Scene-based reasoning records:
** START **
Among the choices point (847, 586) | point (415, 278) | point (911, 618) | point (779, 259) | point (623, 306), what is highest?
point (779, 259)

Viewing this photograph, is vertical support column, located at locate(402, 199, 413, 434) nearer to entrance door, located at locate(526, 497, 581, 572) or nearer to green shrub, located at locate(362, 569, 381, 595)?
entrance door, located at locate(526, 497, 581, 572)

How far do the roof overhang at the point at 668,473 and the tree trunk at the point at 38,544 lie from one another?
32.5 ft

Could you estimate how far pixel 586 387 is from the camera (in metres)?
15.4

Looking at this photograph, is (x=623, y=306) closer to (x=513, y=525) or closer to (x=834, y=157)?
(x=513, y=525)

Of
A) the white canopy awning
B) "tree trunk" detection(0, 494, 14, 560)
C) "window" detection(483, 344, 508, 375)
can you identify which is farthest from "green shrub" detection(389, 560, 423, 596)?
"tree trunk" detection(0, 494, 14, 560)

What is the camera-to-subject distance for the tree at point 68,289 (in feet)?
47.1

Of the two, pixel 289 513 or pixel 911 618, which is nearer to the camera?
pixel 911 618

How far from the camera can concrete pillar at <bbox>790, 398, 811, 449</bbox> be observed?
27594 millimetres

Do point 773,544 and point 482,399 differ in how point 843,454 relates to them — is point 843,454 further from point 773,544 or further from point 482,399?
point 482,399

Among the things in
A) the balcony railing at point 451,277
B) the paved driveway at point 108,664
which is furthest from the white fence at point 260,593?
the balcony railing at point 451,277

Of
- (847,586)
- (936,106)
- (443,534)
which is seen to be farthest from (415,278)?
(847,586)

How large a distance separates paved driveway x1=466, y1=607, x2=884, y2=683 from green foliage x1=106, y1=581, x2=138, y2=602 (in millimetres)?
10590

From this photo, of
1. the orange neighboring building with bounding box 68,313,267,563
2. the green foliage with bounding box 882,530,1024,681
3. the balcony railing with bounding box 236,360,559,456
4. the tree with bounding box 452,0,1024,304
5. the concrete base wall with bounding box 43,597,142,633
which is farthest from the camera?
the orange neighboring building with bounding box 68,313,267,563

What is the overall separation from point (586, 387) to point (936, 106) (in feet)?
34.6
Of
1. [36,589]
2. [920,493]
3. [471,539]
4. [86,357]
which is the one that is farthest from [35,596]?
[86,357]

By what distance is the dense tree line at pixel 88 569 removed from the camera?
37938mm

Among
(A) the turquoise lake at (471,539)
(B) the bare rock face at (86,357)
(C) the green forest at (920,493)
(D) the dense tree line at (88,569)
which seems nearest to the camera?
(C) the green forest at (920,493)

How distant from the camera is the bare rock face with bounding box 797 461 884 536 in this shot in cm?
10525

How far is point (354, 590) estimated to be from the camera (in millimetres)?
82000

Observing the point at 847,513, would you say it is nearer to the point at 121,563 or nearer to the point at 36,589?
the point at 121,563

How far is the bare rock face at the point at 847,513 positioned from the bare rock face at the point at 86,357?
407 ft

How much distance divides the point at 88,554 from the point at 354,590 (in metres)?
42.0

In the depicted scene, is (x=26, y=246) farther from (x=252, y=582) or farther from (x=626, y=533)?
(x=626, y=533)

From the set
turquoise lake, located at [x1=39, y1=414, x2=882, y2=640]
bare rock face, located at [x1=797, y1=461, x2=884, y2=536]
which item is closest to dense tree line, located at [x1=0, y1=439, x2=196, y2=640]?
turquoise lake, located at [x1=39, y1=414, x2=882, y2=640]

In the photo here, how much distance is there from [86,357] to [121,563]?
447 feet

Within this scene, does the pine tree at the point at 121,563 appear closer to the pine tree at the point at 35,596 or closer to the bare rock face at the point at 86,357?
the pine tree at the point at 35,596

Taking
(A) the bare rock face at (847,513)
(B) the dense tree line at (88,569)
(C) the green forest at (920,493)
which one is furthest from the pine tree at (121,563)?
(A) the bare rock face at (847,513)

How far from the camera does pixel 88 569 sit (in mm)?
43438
** END **
The exercise: Your task is to repeat the data exactly, with nothing left out.

Reply to the task:
Among the choices point (847, 586) | point (415, 278) | point (911, 618) | point (779, 259) | point (623, 306), what is highest?
point (779, 259)

Viewing this photograph, is vertical support column, located at locate(402, 199, 413, 434) nearer to entrance door, located at locate(526, 497, 581, 572) or nearer to green shrub, located at locate(362, 569, 381, 595)?
entrance door, located at locate(526, 497, 581, 572)

How far do the roof overhang at the point at 668,473 and the tree trunk at the point at 38,544 lie from one another?
32.5 ft

Could you estimate how far pixel 586 387 is from the camera (in metres)?
15.4

Looking at this photograph, is (x=623, y=306) closer to (x=513, y=525) or closer to (x=834, y=157)?
(x=513, y=525)

Of
A) the white canopy awning
B) "tree trunk" detection(0, 494, 14, 560)
C) "window" detection(483, 344, 508, 375)
can you identify which is farthest from "green shrub" detection(389, 560, 423, 596)?
"tree trunk" detection(0, 494, 14, 560)

What is the camera-to-subject distance for the tree at point 68,289 (in feet)?
47.1

Of the two, pixel 289 513 or pixel 911 618, which is nearer to the camera?
pixel 911 618

How far from the camera can concrete pillar at <bbox>790, 398, 811, 449</bbox> be observed?
27594 millimetres

Do point 773,544 and point 482,399 differ in how point 843,454 relates to them — is point 843,454 further from point 773,544 or further from point 482,399?
point 482,399

Among the things in
A) the balcony railing at point 451,277
B) the paved driveway at point 108,664
which is furthest from the white fence at point 260,593?
the balcony railing at point 451,277

Of
- (847,586)
- (936,106)
- (443,534)
which is seen to be farthest from (415,278)?
(847,586)

How large a distance separates paved driveway x1=466, y1=607, x2=884, y2=683 from green foliage x1=106, y1=581, x2=138, y2=602 (in millimetres)?
10590

From this photo, of
1. the orange neighboring building with bounding box 68,313,267,563
2. the green foliage with bounding box 882,530,1024,681
3. the balcony railing with bounding box 236,360,559,456
4. the tree with bounding box 452,0,1024,304
5. the concrete base wall with bounding box 43,597,142,633
which is farthest from the camera?
the orange neighboring building with bounding box 68,313,267,563

What is the overall separation from point (586, 387) to point (936, 106) (in feet)?
34.6
Of
1. [36,589]
2. [920,493]
3. [471,539]
4. [86,357]
which is the one that is farthest from [35,596]?
[86,357]

By what distance is the dense tree line at pixel 88 569 removed from the camera?
37938mm

Among
(A) the turquoise lake at (471,539)
(B) the bare rock face at (86,357)
(C) the green forest at (920,493)
(D) the dense tree line at (88,569)
which seems nearest to the camera?
(C) the green forest at (920,493)

How distant from the camera is the bare rock face with bounding box 797 461 884 536 in this shot in cm?
10525

How far is point (354, 590) estimated to be from the camera (in millimetres)?
82000

Observing the point at 847,513, would you say it is nearer to the point at 121,563 or nearer to the point at 36,589?
the point at 121,563

How far is the bare rock face at the point at 847,513 positioned from the bare rock face at the point at 86,357?
407 ft

How much distance divides the point at 88,554 from the point at 354,590 (in metres)?
42.0

In the depicted scene, is (x=26, y=246) farther from (x=252, y=582) or farther from (x=626, y=533)?
(x=626, y=533)

From the set
turquoise lake, located at [x1=39, y1=414, x2=882, y2=640]
bare rock face, located at [x1=797, y1=461, x2=884, y2=536]
which item is closest to dense tree line, located at [x1=0, y1=439, x2=196, y2=640]?
turquoise lake, located at [x1=39, y1=414, x2=882, y2=640]

In the photo here, how much distance is there from [86,357] to [121,563]?
447 feet

Within this scene, does the pine tree at the point at 121,563 appear closer to the pine tree at the point at 35,596 or closer to the bare rock face at the point at 86,357?
the pine tree at the point at 35,596

Taking
(A) the bare rock face at (847,513)
(B) the dense tree line at (88,569)
(C) the green forest at (920,493)
which one is furthest from the pine tree at (121,563)?
(A) the bare rock face at (847,513)

How far from the camera does pixel 88 569 sit (in mm)?
43438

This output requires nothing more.